Fifth Generation: The F-22 Program
The Air Force initiated its Advanced Tactical Fighter (ATF) program in 1985 as an effort to augment and ultimately replace the F-15. During the competitive phase of the program between the Northrop-led YF-23 and the Lockheed-led YF-22 designs, the Air Force established that each team could draw on the facilities and expertise of NASA for establishing credibility and risk reduction before a competitive fly-off. Lockheed subsequently requested free-flight and spin tests of the YF-22 in the Langley Full-Scale Tunnel and the Langley Spin Tunnel. The relatively
compressed timeframe of the ATF competition would not permit a feasible schedule for the fabrication and testing of a helicopter drop model of the YF-22.
A joint NASA-Lockheed team conducted conventional tunnel tests in the Full-Scale Tunnel in 1989 to measure YF-22 aerodynamic data for high-angle-of-attack conditions, followed by free-flight model studies to determine the low-speed departure resistance of the configuration. Meanwhile, spin tunnel tests obtained information on spin and recovery characteristics as well as the size and location of an emergency spin recovery parachute for the high-angle-of-attack test airplane. In addition, specialized "rotary-balance” tests were conducted in the spin tunnel to obtain aerodynamic data during simulated spin motions. Lockheed incorporated all of the foregoing results in the design process, leading to an impressive display of capabilities by the YF-22 during the competitive flight demonstrations in 1990.
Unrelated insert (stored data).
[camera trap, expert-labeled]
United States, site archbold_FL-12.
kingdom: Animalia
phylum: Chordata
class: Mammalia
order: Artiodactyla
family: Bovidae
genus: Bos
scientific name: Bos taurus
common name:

Lockheed formally acknowledged its appreciation of NASA’s participation in the YF-22 program in a letter to NASA, which stated:
On behalf of the Lockheed YF-22 Team, I would like to express our appreciation of the contribution that the people of NASA Langley made to our successful YF-22 flight test program, and provide some feedback on how well the flight test measurements agreed with the predictions from your wind-tunnel measurements. . . . The highlight of the flight test program was the high-angle-of-attack flying qualities. We relied on aerodynamic data obtained in the full-scale wind tunnel to define the low – speed, high-angle-of-attack static and dynamic aerodynamic derivatives; rotary derivatives from your spin tunnel; and free- flight demonstrations in the full-scale tunnel. We expanded the flight envelope from 20° to 60° angle of attack, demonstrating pitch attitude changes and full-stick rolls about the velocity vector in seven calendar days. The reason for this rapid envelope expansion was the quality of the aerodynamic data used in the control law design and pre-flight simulations.[1322]
After the team of Lockheed, Boeing, and General Dynamics was announced as the winner of the ATF competition in April 1991, high – angle-of-attack testing of the final F-22 configuration was conducted in the Full-Scale Tunnel and the Spin Tunnel. Aerodynamic force testing was completed in the Full-Scale Tunnel in 1992, with spin – and rotary – balance tests conducted in 1993. A wind tunnel free-flight model was not fabricated for the F-22 program, but a typical full-scale tunnel model was constructed and used for the aerodynamic tests. A notable contribution from the spin tunnel tests was a relocation of the attachment point for the F-22 emergency spin recovery parachute to clear the exhaust plume of the vectoring engine in 1994. Langley’s contributions to the high – angle-of-attack technologies embodied in the F-22 fighter had been completed well in advance of the aircraft’s first flight in September 1997.[1323]